Ask Me Anything (AMA): How to Conduct Efficient Data Cleanup
Rachael Cristine Woody
Continuing our follow up to the “Ask Me Anything: How to Prepare for a New CMS” webinar, this post will address questions we received in order to provide additional insight, strategies, and resources regarding data clean up.
Today’s post is about how to conduct efficient data cleanup in preparation for a new museum Collections Management System (CMS). Specifically, questions regarding Microsoft Excel and similar data query and transformation tools.
Q. Are there any recommended queries to run or tools to use in Excel to help streamline the process?
First, begin with the tried-and-true Excel tools. If you’re not familiar with Excel or its more advanced functions, testing with a set of copied or dummy data will allow you to execute functions and see their effect. A lot of data transformation experts start with and continue to use test data and experimentation to hone their efficacy in data remediation (aka cleanup).
Option 1: Excel Spreadsheet
- Freeze views: will allow you to freeze columns and/or rows so that you can compare expansive data with identifying data.
- Filters: will support the filtering of data so that you can focus on specific areas of cleanup where the cleanup needs are likely the same.
- Find and replace: will help you both find and (if desired) replace data that may be inaccurate or incomplete. This is a huge timesaver for repeat data that needs to be updated.
- Remove duplicates: will help identify and give you the option to remove duplicative data.
- Sorting: will allow you to sort data into sets that share similar characteristics.
- Text to columns: will allow you to split up multiple values of data within one cell (aka catalog field).

Bounding-box records:

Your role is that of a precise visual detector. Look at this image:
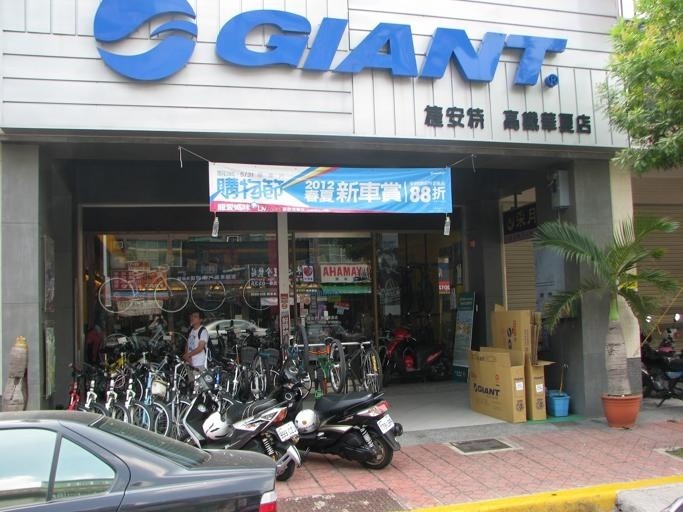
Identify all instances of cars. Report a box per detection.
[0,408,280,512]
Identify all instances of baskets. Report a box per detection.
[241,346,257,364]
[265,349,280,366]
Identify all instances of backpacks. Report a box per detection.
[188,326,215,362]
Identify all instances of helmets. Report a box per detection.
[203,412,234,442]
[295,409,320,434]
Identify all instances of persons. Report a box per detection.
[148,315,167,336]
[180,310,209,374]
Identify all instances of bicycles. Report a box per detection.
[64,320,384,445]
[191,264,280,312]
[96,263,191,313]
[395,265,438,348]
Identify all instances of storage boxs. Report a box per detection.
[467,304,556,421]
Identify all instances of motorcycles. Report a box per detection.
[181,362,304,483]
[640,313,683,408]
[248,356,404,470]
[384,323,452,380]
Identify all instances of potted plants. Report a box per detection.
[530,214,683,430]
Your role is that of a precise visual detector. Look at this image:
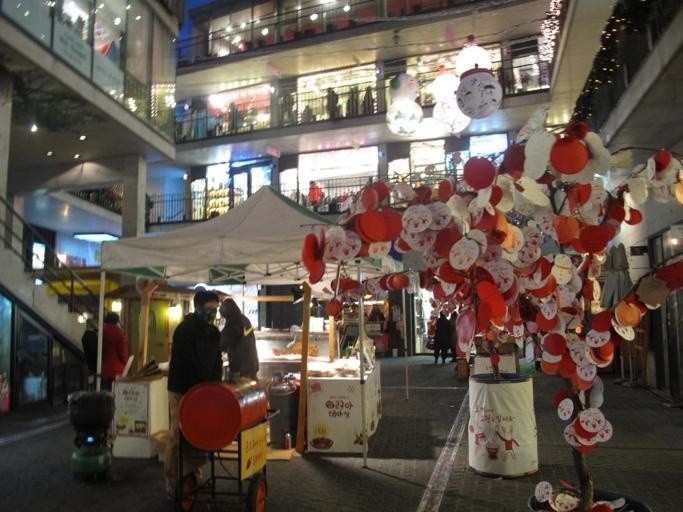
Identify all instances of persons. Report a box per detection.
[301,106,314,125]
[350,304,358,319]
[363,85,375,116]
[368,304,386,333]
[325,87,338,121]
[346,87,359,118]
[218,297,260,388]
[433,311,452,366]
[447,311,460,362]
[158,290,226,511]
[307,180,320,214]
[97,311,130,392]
==
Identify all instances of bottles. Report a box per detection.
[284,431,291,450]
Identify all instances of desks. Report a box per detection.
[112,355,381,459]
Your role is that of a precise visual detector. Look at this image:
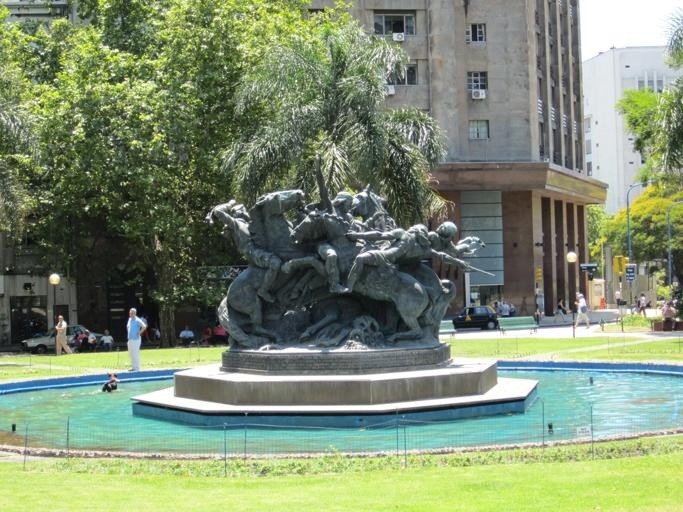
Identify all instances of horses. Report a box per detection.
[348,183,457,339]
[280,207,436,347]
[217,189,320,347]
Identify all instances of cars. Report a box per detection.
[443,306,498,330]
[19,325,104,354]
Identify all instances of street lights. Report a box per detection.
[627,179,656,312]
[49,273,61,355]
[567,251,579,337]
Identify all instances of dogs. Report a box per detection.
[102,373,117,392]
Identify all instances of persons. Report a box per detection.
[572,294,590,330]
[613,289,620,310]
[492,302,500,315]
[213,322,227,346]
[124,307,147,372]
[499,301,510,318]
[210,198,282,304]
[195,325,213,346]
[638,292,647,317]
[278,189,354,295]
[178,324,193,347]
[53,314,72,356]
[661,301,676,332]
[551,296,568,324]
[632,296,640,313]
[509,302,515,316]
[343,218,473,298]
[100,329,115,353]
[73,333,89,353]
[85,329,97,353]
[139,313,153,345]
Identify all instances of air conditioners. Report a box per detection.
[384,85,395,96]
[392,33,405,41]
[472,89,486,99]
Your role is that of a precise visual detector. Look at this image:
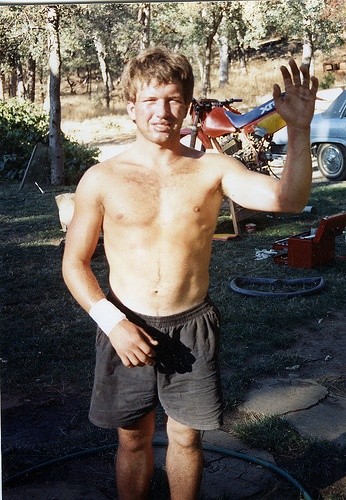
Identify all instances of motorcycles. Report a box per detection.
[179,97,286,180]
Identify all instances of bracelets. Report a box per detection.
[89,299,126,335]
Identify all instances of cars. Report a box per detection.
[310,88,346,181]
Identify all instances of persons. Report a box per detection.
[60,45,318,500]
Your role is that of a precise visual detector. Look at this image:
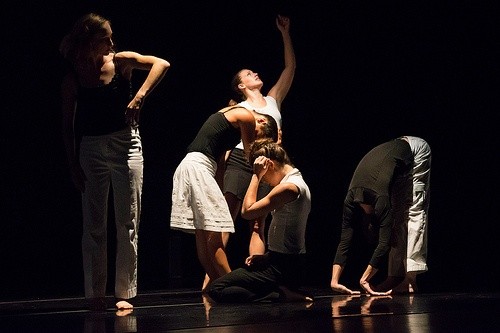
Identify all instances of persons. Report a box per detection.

Problems to work on:
a) Duplicate the part of the data cleanup post starting with "- Filters: will" and going on through "to be updated.".
b) According to the data cleanup post, what should someone unfamiliar with Excel or its more advanced functions test with?
c) Resume the data cleanup post from the point where it stops.

Answers by task:
a)
- Filters: will support the filtering of data so that you can focus on specific areas of cleanup where the cleanup needs are likely the same.
- Find and replace: will help you both find and (if desired) replace data that may be inaccurate or incomplete. This is a huge timesaver for repeat data that needs to be updated.

b) A set of copied or dummy data.

c)
If you’re more familiar with Excel or wish to learn about some of the more powerful functionality, then launch Excel Power Query Editor from the Excel menu and select your data spreadsheet as the source. There are hundreds, if not thousands, of helpful instructions, forums, and how to videos on all available functions. In addition to playing with test data, it’s worth learning more about each of these functions as they can do quite a bit of heavy lifting in the data remediation department.
Option 2: Excel Power Query Editor
- Create a step or query script: A complex multi-step cleanup process can be tracked and augmented at any step, as well as be saved and replicated with other data sets.
- Change the data type: will allow you to select a different type of data format, such as text, numbers, currency, date, etc.
- Group data: will support the gathering of similar data based on the isolated characteristics of the data.
- Mark data as a key: will allow the identification of a key that holds a relationship between data tables.
- Mass adjust formatting or cleanse text: will force or correct a data format change or remove control characters from the text value.
- Split data with selection of how: will allow you to split up multiple values of data within one cell (aka catalog field); however, with more controlled nuance than available in basic Excel. It will also allow you to extract text before, between, or after delimiters.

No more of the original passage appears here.